ハム大谷、日本新165キロ連発 DHから守護神、圧巻3人斬りで日本S進出

 「パCSファイナルS・第5戦、日本ハム7-4ソフトバンク」(16日、札幌ドーム)

 日本ハムがソフトバンクに逆転勝ちして対戦成績を3勝2敗とし、1勝のアドバンテージを加えて4年ぶり7度目の日本シリーズ進出を決めた。大谷翔平投手(22)は指名打者で先発したが、九回に登板。自身の持つプロ野球最速を更新する165キロを連発し、最後を締めた。最優秀選手には中田翔内野手(27)が選ばれた。22日にマツダスタジアムで開幕する日本シリーズでは、10年ぶり3度目の日本一を目指し、広島と激突する。

 誰もが想像をしてなかった登場に、満員のスタンドからどよめきと歓声が交錯した。「3番・DH」で先発した大谷が7-4の九回、マウンドにゆっくりと上がり、抑えとして鷹打線に向かった。

 いきなり全開だった。先頭松田に対し、初球は163キロでファウル。2ストライクに追い込んだ後の3球目には自身の持つプロ野球記録の164キロを計測。ファウルになったが最後はスライダーで空振り三振に仕留めた。

 そして吉村への投球で、球場にいるすべての人の度肝を抜いた。1球目。思い切り右腕を振り、投じた直球の球速は「165キロ」。記録更新で球場内がどよめく中、スライダーで空振りを奪い、3球三振に仕留めると、雄たけびを上げた。

 あと一人。本多には力の限り腕を振った。2ストライクに追い込むと、3球目にまたも165キロを計測。6球目にもこの日3度目の165キロを出した。最後は149キロのフォークで遊ゴロに打ち取り、自身初の日本シリーズ進出が決定。この日の直球の平均球速は164・1キロ。完璧な火消しでプロ初セーブを挙げた。
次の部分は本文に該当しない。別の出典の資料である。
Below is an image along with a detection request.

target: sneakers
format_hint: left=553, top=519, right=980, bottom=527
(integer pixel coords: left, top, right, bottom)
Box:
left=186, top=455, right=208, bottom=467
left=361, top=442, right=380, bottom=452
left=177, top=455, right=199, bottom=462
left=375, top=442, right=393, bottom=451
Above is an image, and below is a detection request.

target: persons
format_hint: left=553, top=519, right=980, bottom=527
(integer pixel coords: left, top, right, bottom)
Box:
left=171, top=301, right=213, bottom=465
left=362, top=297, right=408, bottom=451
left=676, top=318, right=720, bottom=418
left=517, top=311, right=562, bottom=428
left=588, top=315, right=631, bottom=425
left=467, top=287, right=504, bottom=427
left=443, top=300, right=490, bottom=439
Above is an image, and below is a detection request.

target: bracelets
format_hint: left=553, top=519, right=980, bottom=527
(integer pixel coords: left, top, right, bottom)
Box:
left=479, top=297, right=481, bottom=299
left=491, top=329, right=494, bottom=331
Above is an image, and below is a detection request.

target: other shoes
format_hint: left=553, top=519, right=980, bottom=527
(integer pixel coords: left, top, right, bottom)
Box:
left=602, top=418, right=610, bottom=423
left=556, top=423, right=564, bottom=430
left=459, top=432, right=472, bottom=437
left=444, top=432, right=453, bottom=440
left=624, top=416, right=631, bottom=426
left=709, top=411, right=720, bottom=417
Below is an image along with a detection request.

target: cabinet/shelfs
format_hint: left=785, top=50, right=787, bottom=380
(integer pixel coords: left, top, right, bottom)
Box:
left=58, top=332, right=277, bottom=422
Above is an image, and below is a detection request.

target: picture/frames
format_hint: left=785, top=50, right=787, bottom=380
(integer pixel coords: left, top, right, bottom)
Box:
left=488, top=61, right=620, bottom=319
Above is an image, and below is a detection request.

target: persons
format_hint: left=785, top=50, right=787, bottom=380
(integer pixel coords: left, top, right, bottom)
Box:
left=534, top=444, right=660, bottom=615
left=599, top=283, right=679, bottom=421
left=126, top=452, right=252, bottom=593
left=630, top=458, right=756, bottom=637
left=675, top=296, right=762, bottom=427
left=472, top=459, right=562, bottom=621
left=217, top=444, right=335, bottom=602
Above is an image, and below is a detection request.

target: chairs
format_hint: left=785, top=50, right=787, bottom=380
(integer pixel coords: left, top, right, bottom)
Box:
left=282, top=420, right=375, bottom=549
 「いい雰囲気でマウンドに上がらせてもらっていいパフォーマンスが出せた。すごい声援がそうさせてくれた」

 栗山監督にとっては奥の手だった。13年8月以来2度目となる野手出場からのリリーフ登板。「ある程度、体力的な心配はなくなって1回は無理できる」。第1戦後に指揮官から5戦目以降はリリーフの準備をするようにと命じられていた大谷は、三回の打席後、厚沢投手コーチに「行きましょうか」と登板を志願。「若い気持ちをくんでやらないと」。逆転後に栗山監督は抑えで使うと決めた。

 七回の打席後にはブルペンで投球練習を行った。「DHで出ていたので体自体は動いていた。(練習の)省略できる部分があったのがよかった」。第1戦のリアル二刀流から5試合連続出場し、中3日での登板。「僕一人で取り組んできたわけではない。トレーナー、裏方さんに助けられ、体が強くなっている。そういう人のおかげ」と感謝した。

 大谷の獅子奮迅の活躍で、チームは4年ぶりの日本シリーズ進出。栗山監督は「これがロマン。俺が監督をやっていてベストのゲーム」と興奮気味にまくし立てた。二刀流劇場は日本シリーズでも続く。